En una de las últimas imágenes que tengo de ella -conservada sólo en mi mente-, mi madre es empujada a la nevera del tanatorio bajo el sol. Luego está en la mezquita local, y docenas se unen a nosotros para el salat al-janazauna oración por los muertos que realizamos en el patio al amanecer.
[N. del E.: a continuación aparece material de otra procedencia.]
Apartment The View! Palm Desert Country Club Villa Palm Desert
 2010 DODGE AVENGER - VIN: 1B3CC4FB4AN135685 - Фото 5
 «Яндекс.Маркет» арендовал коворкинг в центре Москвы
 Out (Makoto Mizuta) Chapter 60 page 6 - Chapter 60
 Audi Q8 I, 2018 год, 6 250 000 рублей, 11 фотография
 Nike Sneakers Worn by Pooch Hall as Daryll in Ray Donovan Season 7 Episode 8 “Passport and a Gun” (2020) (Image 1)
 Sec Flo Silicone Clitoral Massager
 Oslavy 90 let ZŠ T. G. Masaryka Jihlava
Mis hermanas se quedaron en casa con las mujeres, llorando.

(Una brisa fría acariciaba las palmeras mientras rezábamos, amortiguando nuestra pena). 

A continuación, mi madre es envuelta en blanco y mi hermano y yo la introducimos en una estrecha tumba en el oeste de Bagdad.

Compré mi billete a Washington DC el día que la enterramos, y salí de Bagdad la semana siguiente. 

Esta fotografía -con todas las historias que contiene- es todo lo que tengo de ella ahora.


*La autora no ha compartido fotografías familiares personales en esta historia por discreción.

Más información:
- Naomi Klein, La doctrina del shock: The Rise of Disaster Capitalism, Primera edición edición de bolsillo (Nueva York: Metropolitan Books/Henry Holt, 2023)
- Haifa Zangana City of Widows: El relato de una mujer iraquí sobre la guerra y la resistencia1ª ed. en rústica (Nueva York: Seven Stories, 2009)
-Walter Benjamin, Harry Zohn y Hannah Arendt, Illuminations: Ensayos y reflexiones (Boston ; Nueva York: Mariner Books, Houghton Mifflin Harcourt, 2019)
-Roland Barthes y otros, Camera Lucida: Reflections on Photography, edición rústica (Nueva York: Hill and Wang, 2010)
- Joy Gordon Invisible War: The United States and the Iraq Sanctions (Cambridge, Mass.: Harvard Univ. Press, 2010)
- Hanna Batatu The Old Social Classes and the Revolutionary Movements of Iraq: A Study of Iraq's Old Landed and Commercial Classes and of Its Communists, Bacthists, and Free Officers. (Princeton, Nueva Jersey: PRINCETON UNIVERSITY PRESS, 1978), 569.
-Zainab Saleh, Return to Ruin: Iraqi Narratives of Exile and Nostalgia (Stanford, California: Stanford University Press, 2021).

Escritor y fotógrafo de Bagdad, Nabil Salih posee un máster en Estudios Árabes por Georgetown y está cursando un segundo máster en Derechos Humanos y Artes en el Bard College. Sus escritos aparecen en Jadaliyya, Allegra Lab, Al Jazeera English y LeftEast entre otros, y se han traducido al italiano, español, francés y otros idiomas.